Moss, however, said that the action was leading to “severe consequences” in Darlington:

“We have explained very carefully, at every opportunity, to Unite and our employees’ representatives that our customers must ensure they have packaging. We are not the only supplier in the sector, which is fiercely competitive, and our customers will of course need to source elsewhere, if we are unable to supply them, or indeed there is a prospect of a lack of supply, which has been the case since Unite commenced the threat of industrial action several months ago. Regrettably the negative impacts on the business of the extended dispute now forces us to take action to minimise job losses and secure our business transformation into new sectors. 

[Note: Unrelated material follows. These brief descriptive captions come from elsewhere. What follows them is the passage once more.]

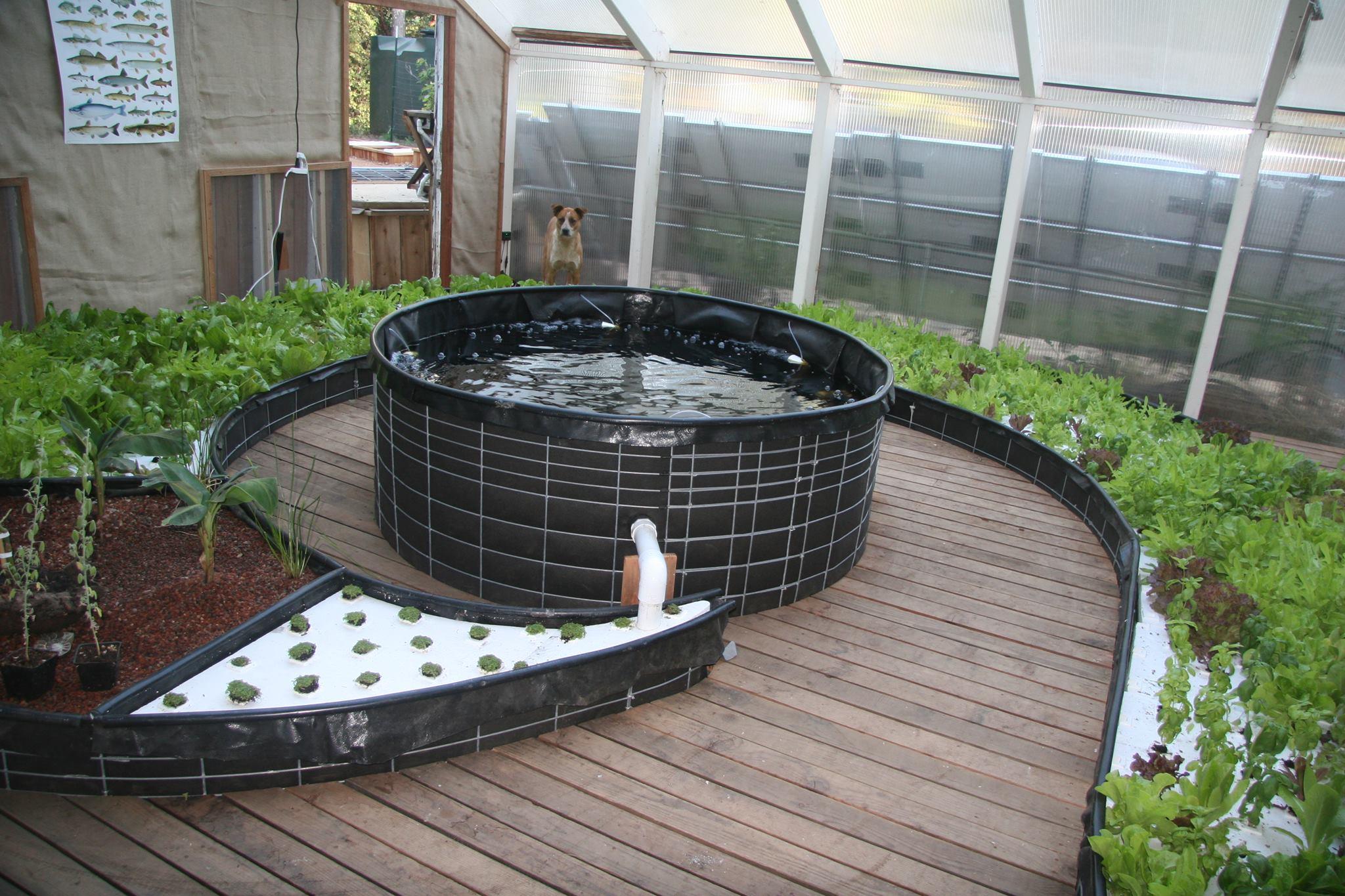 Aquaponia de jardín.Proyectos de innovación social en Hub Fuerteventura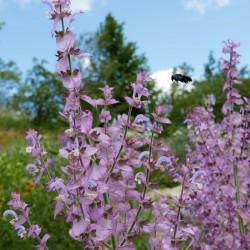 Salvia sclarea, Stauden vom Yuccashop -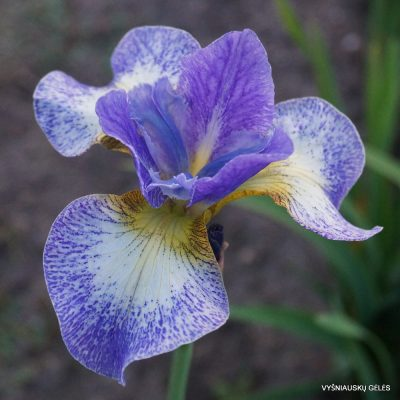 Iris 'Emily Ann'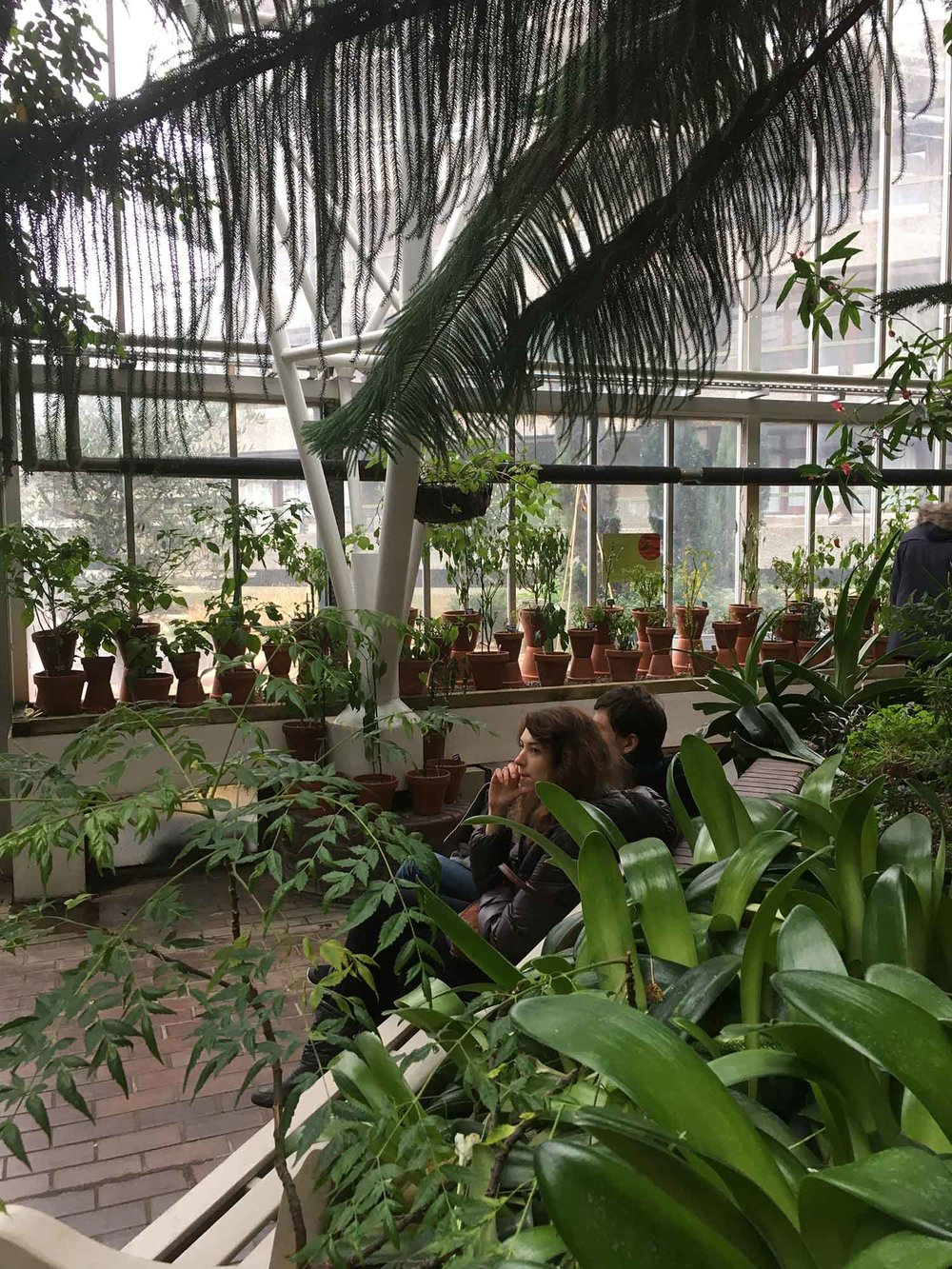 The Barbican Conservatory 5/2/2017 I would recommend visiting this tropical escapism. The cacti house is incredible!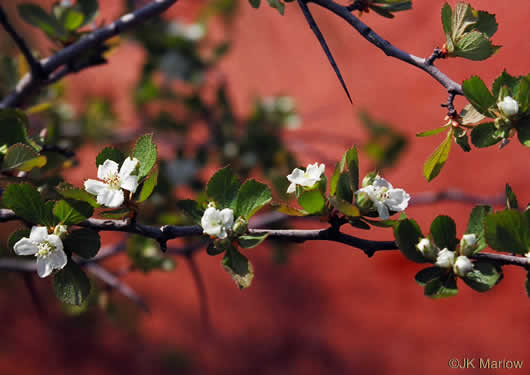 picture of Crataegus flava, image of Crataegus munda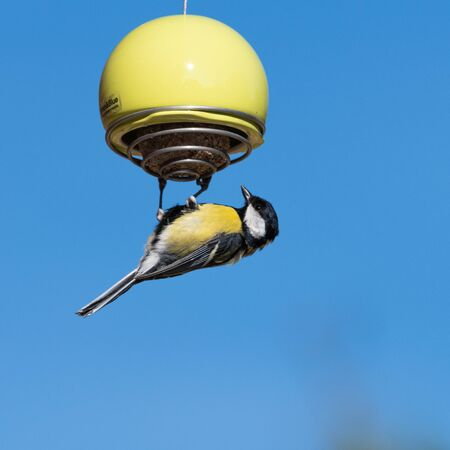 Great Tit bird hanging onto a lime green feeder filled with a suet ball, with the blue sky background
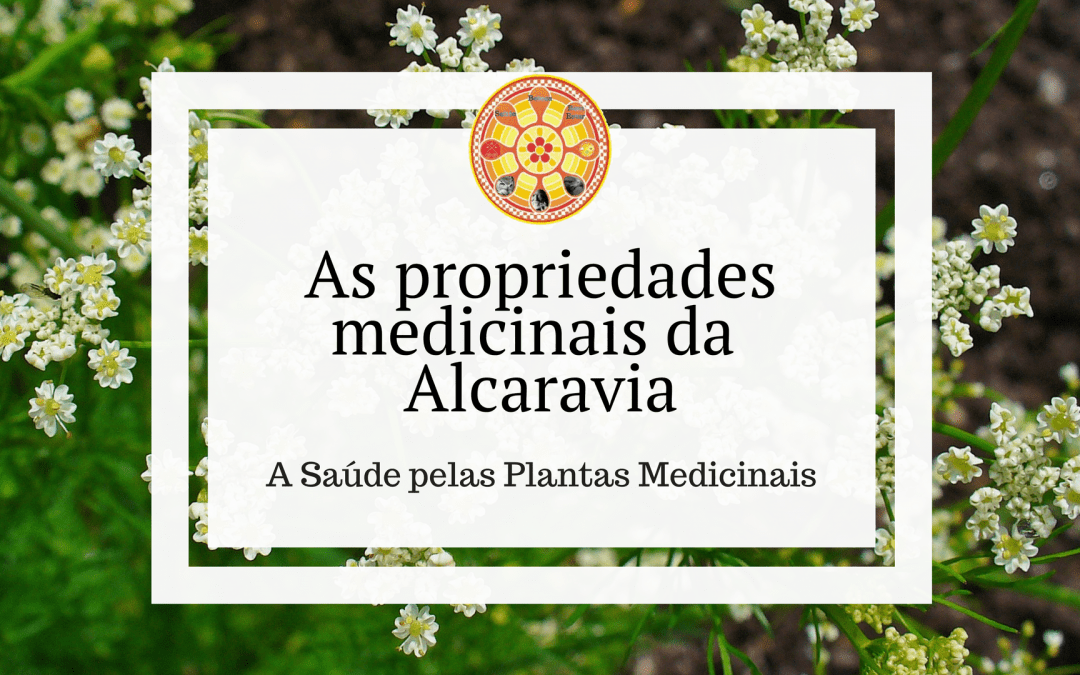 As propriedades medicinais da Alcaravia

“The Company is proposing to restructure the site and operate a differently shaped business. We will focus upon business transformation, growing into highly sustainable packaging formats, with a reduced requirement for complex print and increased investment on specialist coatings, corrugation, lamination, die-cutting and gluing. It is also anticipated that we shall see continued growth in Digital printing. I must emphasise that we shall of course work with all existing print customers to support transition to other areas of our business and to alternative suppliers, if that is required, over the coming weeks and months.”

He said that the Darlington site “still has a promising future” but reaffirmed there was a “potential likelihood of in excess of 60 redundancies at Cepac Darlington and consultation will commence immediately with employee representatives. 

“We are still committed to investment for the future into new technologies, developing the business and offering secure long-term employment, as we move into a new and exciting future. The need to change is of paramount importance to be successful and grow. Sadly the structures, practices and technologies of the past 40 years are no longer applicable in the 21st century.”


The company reported gross profits of £34m for the year ended 2021.